Intentaba caminar en línea recta, pero -la multitud era como una fuerza, como una contracorriente que me retuviera. Eco estaba contento de quedarse y observar, de modo que callejeamos excitados por la luz de las antorchas, los trozos de conversación que flotaban, la movediza masa humana y la sensación de inseguridad y espanto.

Súbitamente, las grandes puertas de bronce de la casa de Clodio se abrieron con un doble sonido metálico. Un silencio expectante cayó sobre la muchedumbre como una ola. Primero aparecieron hombres armados que descendieron los escalones acordonados, precediendo y flanqueando a los hombres de toga, que transportaban el cuerpo de Clodio en unas andas largas y aplanadas.

Tan pronto como se pudo ver el cuerpo, se elevó un gruñido entre la multitud, seguido de una gran precipitación hacia delante. Depositaron las andas en las escalinatas, ladeadas hacia arriba para que pudiera verse a Clodio. Nos vimos atrapados en la apretura. La multitud se comprimió en el antepatio y los que estaban en la calle entraron de un tirón detrás, como si se los tragara un torbellino. Eco me agarró de la mano cuando nos vimos impelidos a atravesar las puertas y entramos en el antepatio como los restos flotantes de una inundación. Sus guardaespaldas luchaban por mantenerse cerca a codazos y empujones. Sentí en las costillas el pinchazo de un cuchillo que llevaba el guardaespaldas que tenía a mi lado y pensé en la absurda ironía de tener que ser accidentalmente atravesado por el arma de un hombre que pretendía protegerme.

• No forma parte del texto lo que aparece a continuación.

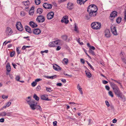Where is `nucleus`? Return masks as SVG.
Listing matches in <instances>:
<instances>
[{
  "label": "nucleus",
  "mask_w": 126,
  "mask_h": 126,
  "mask_svg": "<svg viewBox=\"0 0 126 126\" xmlns=\"http://www.w3.org/2000/svg\"><path fill=\"white\" fill-rule=\"evenodd\" d=\"M85 72L87 77L89 78H90L91 76V74L89 72L85 71Z\"/></svg>",
  "instance_id": "31"
},
{
  "label": "nucleus",
  "mask_w": 126,
  "mask_h": 126,
  "mask_svg": "<svg viewBox=\"0 0 126 126\" xmlns=\"http://www.w3.org/2000/svg\"><path fill=\"white\" fill-rule=\"evenodd\" d=\"M97 6L94 4L90 5L88 7L87 10L97 12Z\"/></svg>",
  "instance_id": "3"
},
{
  "label": "nucleus",
  "mask_w": 126,
  "mask_h": 126,
  "mask_svg": "<svg viewBox=\"0 0 126 126\" xmlns=\"http://www.w3.org/2000/svg\"><path fill=\"white\" fill-rule=\"evenodd\" d=\"M36 20L38 23H42L45 20V17L44 16L40 15L37 17L36 19Z\"/></svg>",
  "instance_id": "4"
},
{
  "label": "nucleus",
  "mask_w": 126,
  "mask_h": 126,
  "mask_svg": "<svg viewBox=\"0 0 126 126\" xmlns=\"http://www.w3.org/2000/svg\"><path fill=\"white\" fill-rule=\"evenodd\" d=\"M33 97L37 101H38L39 100V98L36 95V94H34L33 95Z\"/></svg>",
  "instance_id": "36"
},
{
  "label": "nucleus",
  "mask_w": 126,
  "mask_h": 126,
  "mask_svg": "<svg viewBox=\"0 0 126 126\" xmlns=\"http://www.w3.org/2000/svg\"><path fill=\"white\" fill-rule=\"evenodd\" d=\"M120 56L122 59H123L126 58V56L124 53L122 52L120 54Z\"/></svg>",
  "instance_id": "32"
},
{
  "label": "nucleus",
  "mask_w": 126,
  "mask_h": 126,
  "mask_svg": "<svg viewBox=\"0 0 126 126\" xmlns=\"http://www.w3.org/2000/svg\"><path fill=\"white\" fill-rule=\"evenodd\" d=\"M20 78V77L19 76H16L15 78L16 79L17 81H19V79Z\"/></svg>",
  "instance_id": "45"
},
{
  "label": "nucleus",
  "mask_w": 126,
  "mask_h": 126,
  "mask_svg": "<svg viewBox=\"0 0 126 126\" xmlns=\"http://www.w3.org/2000/svg\"><path fill=\"white\" fill-rule=\"evenodd\" d=\"M80 62L83 64H84L85 63L84 60L83 59H80Z\"/></svg>",
  "instance_id": "61"
},
{
  "label": "nucleus",
  "mask_w": 126,
  "mask_h": 126,
  "mask_svg": "<svg viewBox=\"0 0 126 126\" xmlns=\"http://www.w3.org/2000/svg\"><path fill=\"white\" fill-rule=\"evenodd\" d=\"M56 77V75H55L53 76H45V77L46 78L48 79H53L54 78H55Z\"/></svg>",
  "instance_id": "29"
},
{
  "label": "nucleus",
  "mask_w": 126,
  "mask_h": 126,
  "mask_svg": "<svg viewBox=\"0 0 126 126\" xmlns=\"http://www.w3.org/2000/svg\"><path fill=\"white\" fill-rule=\"evenodd\" d=\"M42 80V79H35V81L36 82H39L40 81Z\"/></svg>",
  "instance_id": "56"
},
{
  "label": "nucleus",
  "mask_w": 126,
  "mask_h": 126,
  "mask_svg": "<svg viewBox=\"0 0 126 126\" xmlns=\"http://www.w3.org/2000/svg\"><path fill=\"white\" fill-rule=\"evenodd\" d=\"M68 60L67 58H64L63 60V64H67L68 62Z\"/></svg>",
  "instance_id": "30"
},
{
  "label": "nucleus",
  "mask_w": 126,
  "mask_h": 126,
  "mask_svg": "<svg viewBox=\"0 0 126 126\" xmlns=\"http://www.w3.org/2000/svg\"><path fill=\"white\" fill-rule=\"evenodd\" d=\"M111 30L113 34L115 35H117L116 29L115 27H113V28L112 27L111 28Z\"/></svg>",
  "instance_id": "19"
},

Nos detuvimos. La multitud estaba apretada en el antepatio como los granos de arena en una botella. Entre el humo de las antorchas tuve una clara visión de Clodio sostenido en las andas, rodeado en la muerte como lo había estado toda su vida, por guardias armados. A ambos lados de las andas estaban los hombres que lo habían transportado. Entre ellos reconocí a Apio y a Sexto Cloelio.

A Clodio lo habían despojado de la ropa ensangrentada y lo habían dejado únicamente con un taparrabos. Habían limpiado la herida del hombro y las heridas del pecho, pero con el único propósito de exhibirlos con mayor claridad; aún quedaba mucha sangre coagulada por toda la piel pálida y cerúlea. El pelo, observé, lo habían peinado y desenredado amorosamente. Lo llevaba estirado hacia atrás, como lo había llevado en vida, pero un mechón suelto le caía en un ojo. Mirándole sólo a la cara, se podría creer que simplemente dormía y que fruncía el ceño porque el pelo le hacía cosquillas en un ojo y que, de un momento a otro, iba a levantar la mano para apartárselo. Verle desnudo a la luz de las estrellas en aquella fría noche me hizo estremecer.

A nuestro alrededor, los hombres se lamentaban, maldecían, lloraban, golpeaban el suelo con los pies, agitaban los puños y ocultaban el rostro entre las manos. Otro estremecimiento de temor sacudió a la multitud cuando Fulvia apareció en los escalones.

Tenía los brazos cruzados y la cabeza inclinada. Su cabellera larga y oscura caía sin ondulaciones y se fundía con la línea negra de su túnica. La gente alargaba las manos hacia ella en señal de consuelo, pero ella hacía caso omiso. Permaneció largo rato junto al cuerpo de su esposo sin apartar la mirada de él. Después levantó la cara al cielo y dejó escapar un grito de angustia que me heló la sangre. Fue un grito de fiera salvaje hendiendo el aire de la fría noche; si aún quedaba alguien durmiendo en el Palatino, seguramente lo despertó. Fulvia se tiró de los pelos, elevó los brazos al cielo y se lanzó sobre el cuerpo de su esposo. Su sobrino y Sexto Cloelio hicieron un torpe intento de retenerla pero retrocedieron asombrados cuando Fulvia chilló y golpeó las andas con los puños. Acarició el contorno de la cara con manos temblorosas y apretó su rostro contra el de su esposo cubriendo con un beso los fríos labios.